┌─ Page excerpt

Holidays used to be so simple. You’d settle on a date, consider the cost and decide where to go. The only thing pricked was your bank balance – conscience didn’t come into it. Alas, no longer. As with so much else that we buy, air travel is raising moral issues: the aeroplanes that transport us to distant holiday paradises are injecting the atmosphere with hundreds of millions of tonnes of noxious chemicals that contribute to climate change.

Today the very thought of flying is enough to light a series of blue touch papers that question where we go, how we go (a seat in first class has a nine-times greater carbon footprint than one in economy; business class is three-times greater), even whether we should go at all. The Swedes call it flygskam – flying shame – and it is reckoned to have reduced the number of passengers using the country’s busiest airports by up to ten per cent.

└─
┌─ Data shown

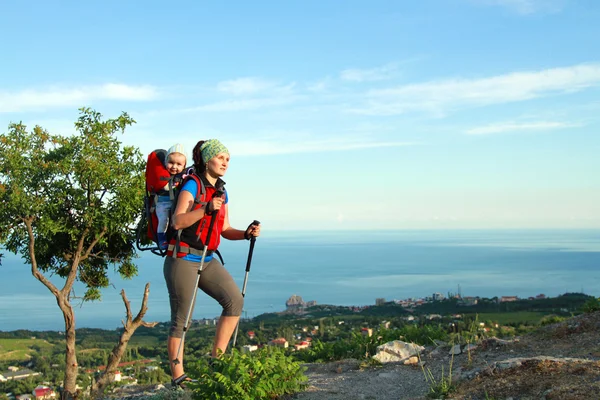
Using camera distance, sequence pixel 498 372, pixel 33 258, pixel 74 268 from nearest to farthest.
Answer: pixel 498 372
pixel 33 258
pixel 74 268

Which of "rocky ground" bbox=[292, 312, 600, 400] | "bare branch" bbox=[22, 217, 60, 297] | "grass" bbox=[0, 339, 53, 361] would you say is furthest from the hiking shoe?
"grass" bbox=[0, 339, 53, 361]

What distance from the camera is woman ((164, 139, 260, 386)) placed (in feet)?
14.5

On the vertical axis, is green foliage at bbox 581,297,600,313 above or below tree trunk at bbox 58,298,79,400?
above

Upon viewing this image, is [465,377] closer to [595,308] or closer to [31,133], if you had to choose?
[595,308]

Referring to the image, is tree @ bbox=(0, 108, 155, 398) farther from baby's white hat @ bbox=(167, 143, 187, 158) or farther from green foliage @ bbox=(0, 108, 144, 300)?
baby's white hat @ bbox=(167, 143, 187, 158)

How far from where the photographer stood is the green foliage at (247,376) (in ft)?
13.5

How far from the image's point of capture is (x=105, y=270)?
9781 mm

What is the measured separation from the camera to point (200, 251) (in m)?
4.59

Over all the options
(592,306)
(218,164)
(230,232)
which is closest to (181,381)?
(230,232)

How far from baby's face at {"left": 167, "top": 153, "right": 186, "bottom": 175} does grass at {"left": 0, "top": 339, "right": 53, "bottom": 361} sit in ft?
71.4

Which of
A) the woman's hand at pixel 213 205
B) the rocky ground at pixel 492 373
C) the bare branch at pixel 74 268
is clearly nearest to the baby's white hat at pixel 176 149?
the woman's hand at pixel 213 205

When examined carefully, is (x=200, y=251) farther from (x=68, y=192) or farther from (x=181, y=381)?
(x=68, y=192)

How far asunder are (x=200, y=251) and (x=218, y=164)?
0.78 meters

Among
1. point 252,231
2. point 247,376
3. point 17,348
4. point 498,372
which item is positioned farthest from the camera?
point 17,348
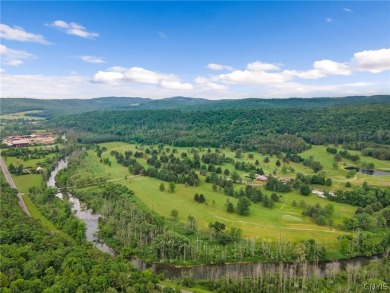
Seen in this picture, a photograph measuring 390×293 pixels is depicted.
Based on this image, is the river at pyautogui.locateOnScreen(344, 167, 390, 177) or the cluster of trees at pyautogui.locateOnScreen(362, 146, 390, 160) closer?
the river at pyautogui.locateOnScreen(344, 167, 390, 177)

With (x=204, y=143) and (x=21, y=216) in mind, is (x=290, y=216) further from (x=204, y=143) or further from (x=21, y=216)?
(x=204, y=143)

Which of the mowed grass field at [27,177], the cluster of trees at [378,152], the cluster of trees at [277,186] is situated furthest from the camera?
the cluster of trees at [378,152]

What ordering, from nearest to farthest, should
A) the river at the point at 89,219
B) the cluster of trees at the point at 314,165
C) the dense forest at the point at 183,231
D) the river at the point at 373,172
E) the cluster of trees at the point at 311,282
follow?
the cluster of trees at the point at 311,282
the dense forest at the point at 183,231
the river at the point at 89,219
the river at the point at 373,172
the cluster of trees at the point at 314,165

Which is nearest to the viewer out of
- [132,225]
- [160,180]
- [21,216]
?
[21,216]

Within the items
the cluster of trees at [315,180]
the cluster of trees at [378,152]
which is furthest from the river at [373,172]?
the cluster of trees at [315,180]

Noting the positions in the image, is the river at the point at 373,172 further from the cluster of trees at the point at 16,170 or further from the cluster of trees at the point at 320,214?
the cluster of trees at the point at 16,170

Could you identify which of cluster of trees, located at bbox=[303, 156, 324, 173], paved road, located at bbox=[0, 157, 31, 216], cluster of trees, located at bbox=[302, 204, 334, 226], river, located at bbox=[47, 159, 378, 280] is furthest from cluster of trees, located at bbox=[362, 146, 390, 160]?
paved road, located at bbox=[0, 157, 31, 216]

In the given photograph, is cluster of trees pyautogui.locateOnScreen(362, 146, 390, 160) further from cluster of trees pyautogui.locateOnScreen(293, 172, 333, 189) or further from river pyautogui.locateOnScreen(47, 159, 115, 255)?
river pyautogui.locateOnScreen(47, 159, 115, 255)

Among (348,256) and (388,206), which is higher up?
(388,206)

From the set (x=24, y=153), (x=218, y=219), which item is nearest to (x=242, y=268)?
(x=218, y=219)

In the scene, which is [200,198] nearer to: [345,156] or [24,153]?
[345,156]

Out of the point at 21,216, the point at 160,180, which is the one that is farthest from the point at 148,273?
the point at 160,180
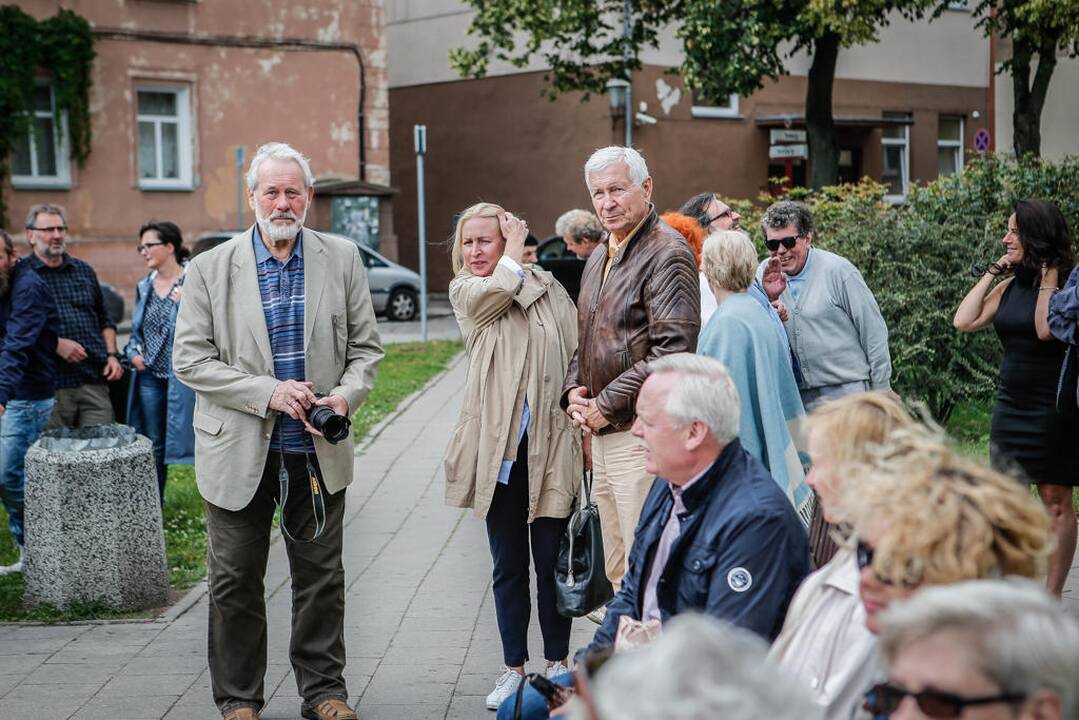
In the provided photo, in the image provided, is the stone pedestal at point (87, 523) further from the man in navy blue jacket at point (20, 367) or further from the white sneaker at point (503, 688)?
the white sneaker at point (503, 688)

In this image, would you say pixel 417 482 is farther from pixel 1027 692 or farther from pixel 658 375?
pixel 1027 692

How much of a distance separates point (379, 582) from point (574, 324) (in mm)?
2391

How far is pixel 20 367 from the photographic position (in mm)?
7320

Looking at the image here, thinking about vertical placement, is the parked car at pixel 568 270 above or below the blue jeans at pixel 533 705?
above

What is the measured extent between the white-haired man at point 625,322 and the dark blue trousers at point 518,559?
27cm

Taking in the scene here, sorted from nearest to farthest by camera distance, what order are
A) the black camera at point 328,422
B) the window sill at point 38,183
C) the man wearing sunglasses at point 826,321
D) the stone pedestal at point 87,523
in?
the black camera at point 328,422, the man wearing sunglasses at point 826,321, the stone pedestal at point 87,523, the window sill at point 38,183

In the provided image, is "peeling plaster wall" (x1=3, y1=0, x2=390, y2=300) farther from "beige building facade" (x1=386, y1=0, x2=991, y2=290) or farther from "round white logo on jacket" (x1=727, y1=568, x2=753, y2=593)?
"round white logo on jacket" (x1=727, y1=568, x2=753, y2=593)

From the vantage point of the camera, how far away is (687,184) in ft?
98.0

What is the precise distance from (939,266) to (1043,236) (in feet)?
17.3

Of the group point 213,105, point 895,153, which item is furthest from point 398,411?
A: point 895,153

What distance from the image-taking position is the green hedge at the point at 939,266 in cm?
1105

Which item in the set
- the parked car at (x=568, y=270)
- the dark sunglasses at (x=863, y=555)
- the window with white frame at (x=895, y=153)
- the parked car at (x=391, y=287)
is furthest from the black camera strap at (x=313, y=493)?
the window with white frame at (x=895, y=153)

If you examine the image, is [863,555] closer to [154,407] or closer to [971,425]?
[154,407]

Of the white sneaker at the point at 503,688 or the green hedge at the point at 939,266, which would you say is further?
the green hedge at the point at 939,266
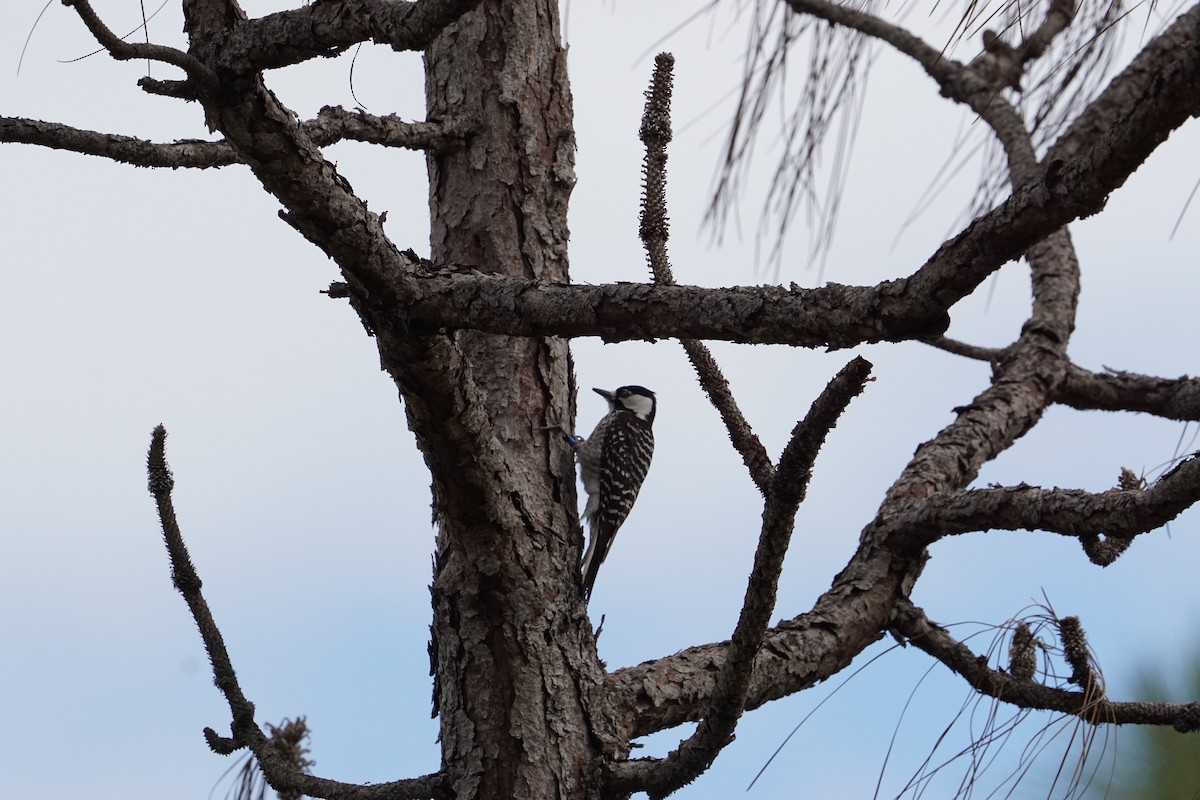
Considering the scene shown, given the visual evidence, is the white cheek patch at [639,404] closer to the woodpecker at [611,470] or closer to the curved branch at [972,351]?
the woodpecker at [611,470]

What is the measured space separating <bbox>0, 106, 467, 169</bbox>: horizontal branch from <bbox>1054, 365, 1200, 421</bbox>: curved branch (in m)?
1.92

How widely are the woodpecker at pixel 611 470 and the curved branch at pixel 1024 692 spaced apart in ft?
5.06

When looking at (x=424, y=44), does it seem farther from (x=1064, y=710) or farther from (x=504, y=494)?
(x=1064, y=710)

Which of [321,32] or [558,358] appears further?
[558,358]

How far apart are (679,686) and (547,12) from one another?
1.77 m

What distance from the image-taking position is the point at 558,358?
9.75 feet

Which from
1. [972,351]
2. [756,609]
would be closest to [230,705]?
[756,609]

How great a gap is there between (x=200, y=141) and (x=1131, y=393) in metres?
2.59

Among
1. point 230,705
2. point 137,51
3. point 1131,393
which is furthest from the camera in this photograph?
point 1131,393

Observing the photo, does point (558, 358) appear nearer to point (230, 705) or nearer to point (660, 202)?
point (660, 202)

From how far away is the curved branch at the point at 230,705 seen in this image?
2.42 metres

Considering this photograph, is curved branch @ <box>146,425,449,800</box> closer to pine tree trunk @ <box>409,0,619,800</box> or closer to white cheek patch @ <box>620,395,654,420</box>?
pine tree trunk @ <box>409,0,619,800</box>

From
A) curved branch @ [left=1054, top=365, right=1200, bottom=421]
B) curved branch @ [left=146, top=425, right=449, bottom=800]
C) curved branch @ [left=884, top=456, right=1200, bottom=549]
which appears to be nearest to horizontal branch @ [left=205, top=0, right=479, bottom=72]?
curved branch @ [left=146, top=425, right=449, bottom=800]

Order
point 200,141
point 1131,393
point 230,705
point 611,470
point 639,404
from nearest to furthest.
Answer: point 200,141
point 230,705
point 1131,393
point 611,470
point 639,404
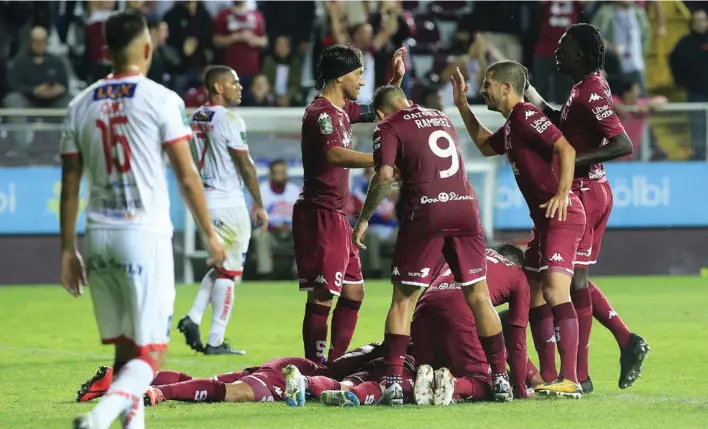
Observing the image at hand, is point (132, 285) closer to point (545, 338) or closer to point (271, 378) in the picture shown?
point (271, 378)

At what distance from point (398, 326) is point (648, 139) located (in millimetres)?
12365

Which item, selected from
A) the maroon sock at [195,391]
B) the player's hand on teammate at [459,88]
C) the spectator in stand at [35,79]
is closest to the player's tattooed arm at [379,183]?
the player's hand on teammate at [459,88]

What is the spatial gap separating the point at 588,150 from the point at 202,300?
169 inches

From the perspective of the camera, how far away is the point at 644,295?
1650cm

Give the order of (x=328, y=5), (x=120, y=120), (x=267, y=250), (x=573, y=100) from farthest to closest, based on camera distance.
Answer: (x=328, y=5), (x=267, y=250), (x=573, y=100), (x=120, y=120)

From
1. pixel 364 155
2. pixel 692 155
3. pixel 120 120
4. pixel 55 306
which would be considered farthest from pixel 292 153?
pixel 120 120

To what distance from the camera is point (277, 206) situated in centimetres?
1880

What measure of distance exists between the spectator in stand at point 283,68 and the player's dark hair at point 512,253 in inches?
476

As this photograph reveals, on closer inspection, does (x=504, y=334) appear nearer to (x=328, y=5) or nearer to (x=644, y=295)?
(x=644, y=295)

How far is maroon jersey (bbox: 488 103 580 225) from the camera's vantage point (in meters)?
8.36

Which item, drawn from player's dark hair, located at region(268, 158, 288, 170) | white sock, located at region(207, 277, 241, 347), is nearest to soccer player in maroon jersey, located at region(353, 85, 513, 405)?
white sock, located at region(207, 277, 241, 347)

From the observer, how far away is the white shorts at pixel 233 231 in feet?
39.0

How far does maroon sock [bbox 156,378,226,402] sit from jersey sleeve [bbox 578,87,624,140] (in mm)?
2884

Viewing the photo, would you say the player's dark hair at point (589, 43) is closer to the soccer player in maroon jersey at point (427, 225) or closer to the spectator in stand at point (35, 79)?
the soccer player in maroon jersey at point (427, 225)
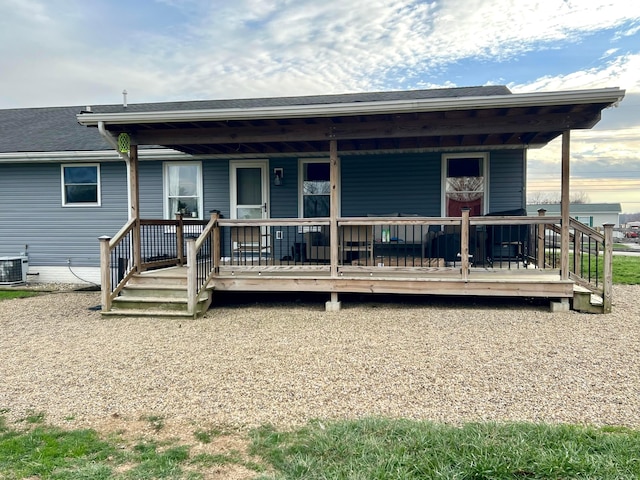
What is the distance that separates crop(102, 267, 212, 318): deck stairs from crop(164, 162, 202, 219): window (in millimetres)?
2788

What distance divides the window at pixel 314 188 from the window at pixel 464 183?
2474mm

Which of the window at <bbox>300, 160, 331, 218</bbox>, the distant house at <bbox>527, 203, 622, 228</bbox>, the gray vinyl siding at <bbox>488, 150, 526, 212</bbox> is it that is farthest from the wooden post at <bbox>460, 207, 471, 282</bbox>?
the distant house at <bbox>527, 203, 622, 228</bbox>

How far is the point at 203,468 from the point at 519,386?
2584mm

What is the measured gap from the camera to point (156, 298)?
21.6 feet

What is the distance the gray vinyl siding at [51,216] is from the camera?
985 cm

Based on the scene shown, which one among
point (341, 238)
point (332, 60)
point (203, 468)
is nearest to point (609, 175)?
point (332, 60)

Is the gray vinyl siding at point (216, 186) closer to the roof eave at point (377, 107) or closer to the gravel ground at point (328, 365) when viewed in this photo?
the roof eave at point (377, 107)

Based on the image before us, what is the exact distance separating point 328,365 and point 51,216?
8.80 metres

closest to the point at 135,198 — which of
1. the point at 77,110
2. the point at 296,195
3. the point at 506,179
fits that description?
the point at 296,195

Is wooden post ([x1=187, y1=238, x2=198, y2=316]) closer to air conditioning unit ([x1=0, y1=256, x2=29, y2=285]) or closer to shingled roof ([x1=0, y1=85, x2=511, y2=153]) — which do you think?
shingled roof ([x1=0, y1=85, x2=511, y2=153])

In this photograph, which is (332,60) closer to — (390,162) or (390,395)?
(390,162)

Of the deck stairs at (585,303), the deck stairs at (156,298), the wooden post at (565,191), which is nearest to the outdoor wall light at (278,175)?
the deck stairs at (156,298)

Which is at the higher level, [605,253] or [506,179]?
[506,179]

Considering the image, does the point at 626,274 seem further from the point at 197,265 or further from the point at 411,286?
the point at 197,265
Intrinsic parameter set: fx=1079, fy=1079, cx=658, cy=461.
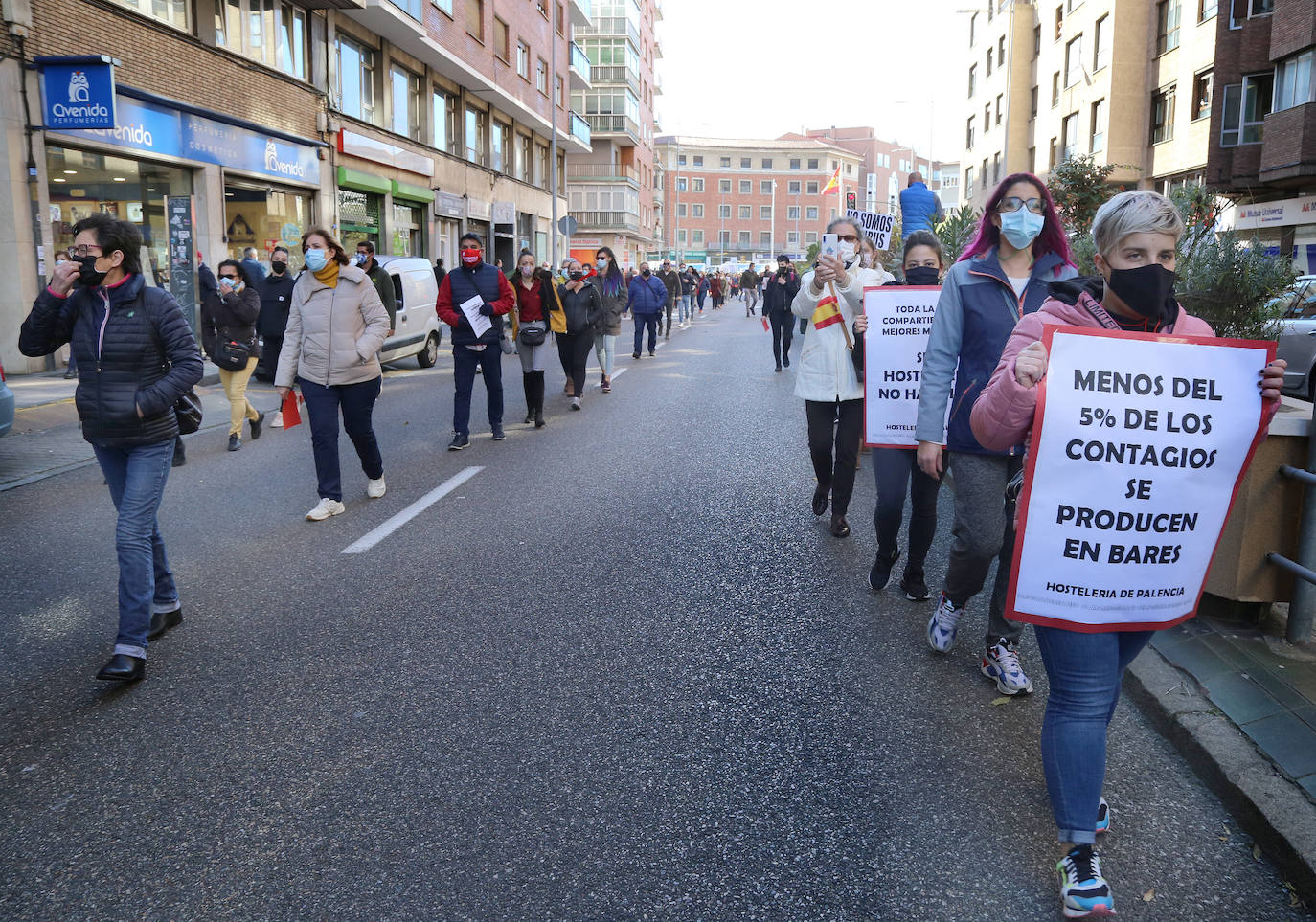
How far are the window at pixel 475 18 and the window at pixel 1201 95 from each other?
22.1 m

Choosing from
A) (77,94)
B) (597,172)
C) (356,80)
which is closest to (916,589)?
(77,94)

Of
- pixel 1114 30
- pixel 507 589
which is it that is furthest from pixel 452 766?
pixel 1114 30

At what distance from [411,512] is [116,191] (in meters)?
13.3

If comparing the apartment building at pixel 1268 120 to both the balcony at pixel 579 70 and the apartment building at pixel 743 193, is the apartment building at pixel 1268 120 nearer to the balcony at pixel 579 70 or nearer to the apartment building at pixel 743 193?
the balcony at pixel 579 70

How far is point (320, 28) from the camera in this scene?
24688 mm

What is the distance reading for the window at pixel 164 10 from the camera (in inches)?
704

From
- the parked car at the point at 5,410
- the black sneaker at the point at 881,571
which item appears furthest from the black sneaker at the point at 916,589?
the parked car at the point at 5,410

└─

§ **Requests**
(a) Answer the following questions about the passage on air travel and holidays.
(i) What was once the only thing pricked when planning a holiday?
(ii) How many times greater is the carbon footprint of a first-class seat than that of an economy seat?
(iii) What do the Swedes call flying shame?
(b) Write a continuation of the passage on air travel and holidays, beginning after its final sentence.

§ **Task-by-task answers**
(a)
(i) Your bank balance.
(ii) Nine times greater.
(iii) Flygskam.

(b)
Venice-Simplon Orient Express

The Venice-Simplon Orient-Express

Flying’s annual carbon footprint is huge – it’s more than Germany’s. About 2.5 per cent of the world’s greenhouse gases are attributed to aviation; in the UK it’s seven per cent. But those figures will rise as other industries de-carbonise faster and air passengers continue to multiply – traveller numbers are predicted to double to 8.2 billion by 2037. There are calls for frequent flier schemes to be banned, for more fuel-efficient aircraft and for taxes on air fares and fuel to be raised. Airlines are countering that by introducing a worldwide carbon offset programme, mandatory on all international flights in 2027. Longer term there will be hybrid and electric aircraft and greater use of non-polluting biofuels.

In the meantime, if you want to reduce your holiday footprint, what are the alternatives? With other commodities – electric cars, for example – demand for carbon reduction has been driven by the public. If the same happens with air travel, and the flygskam movement takes off, so to speak, how ready are the holiday companies to respond? In our experience, not very.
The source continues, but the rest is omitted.